Allah yang mengaturnya. Allah yang menciptakan keadaan yang tampak timpang ini. Bukan berarti Allah itu tidak adil. Allah itu maha Adil. Keadaan timpang ini diciptakan untuk membuat makhluk yang diberi akal ini bisa berpikir, bagaimana caranya bisa saling melengkapi satu sama lain. Agar yang mereka bernasib lebih baik, berpikir untuk bisa berbagi, bukan semakin tenggelam dalam keinginan-keinginan yang tak pernah sampai pada batas kepuasan. Agar mereka yang mungkin kurang beruntung bisa berpikir untuk bersabar menjalani hidup.

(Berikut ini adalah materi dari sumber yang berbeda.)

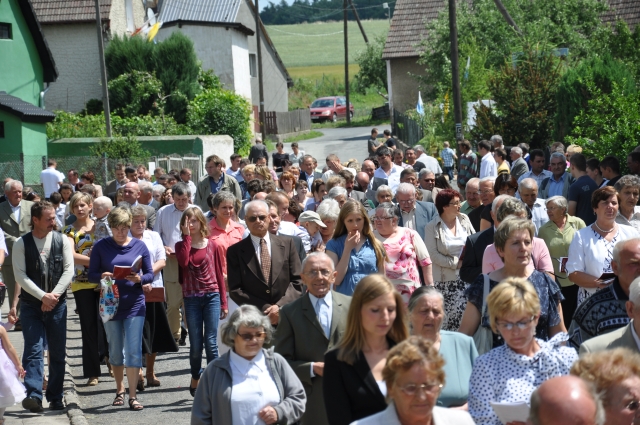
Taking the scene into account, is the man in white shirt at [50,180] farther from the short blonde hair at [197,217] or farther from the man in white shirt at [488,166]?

Aku merasa tertampar. Selama ini masih sempat-sempatnya merasa tidak puas dengan apa yang aku miliki sekarang. Mengeluhkan hal-hal sepele. Merasa kekurangan ditengah kecukupan. Aku disini, kakiku disini, memijak tanah kota pelajar yang tak pula semua orang bisa memijaknya. Duduk disini, di bangku kuliah yang tak semua orang bisa merasakannya. masih bisa makan sampai kenyang, masih bisa berpakaian bagus. Seharusnya itu menjadi “cukup” bagiku.

Astaghfirullah…
Aku tak boleh menutup mataku untuk mereka, bukan? Kelak aku harus bisa menjadi orang yang setidaknya, bisa memberi satu catatan kebahagiaan dalam hidup mereka. Untuk bisa berbagi, aku harus berjuang. Tidak menyia-nyiakan apa yang aku miliki sekarang. Harus melejit cepat menjadi orang besar yang bisa menolong banyak orang. Menjadi orang yang mengerti tentang ‘keadilan’ Allah. Karena nikmat yang aku punya, bukan untuk aku sendiri, tapi juga untuk bermanfaat bagi ‘mereka’. Walau kini tanganku masih belum mampu merangkul mereka.. tapi, insyaAllah, suatu saat nanti..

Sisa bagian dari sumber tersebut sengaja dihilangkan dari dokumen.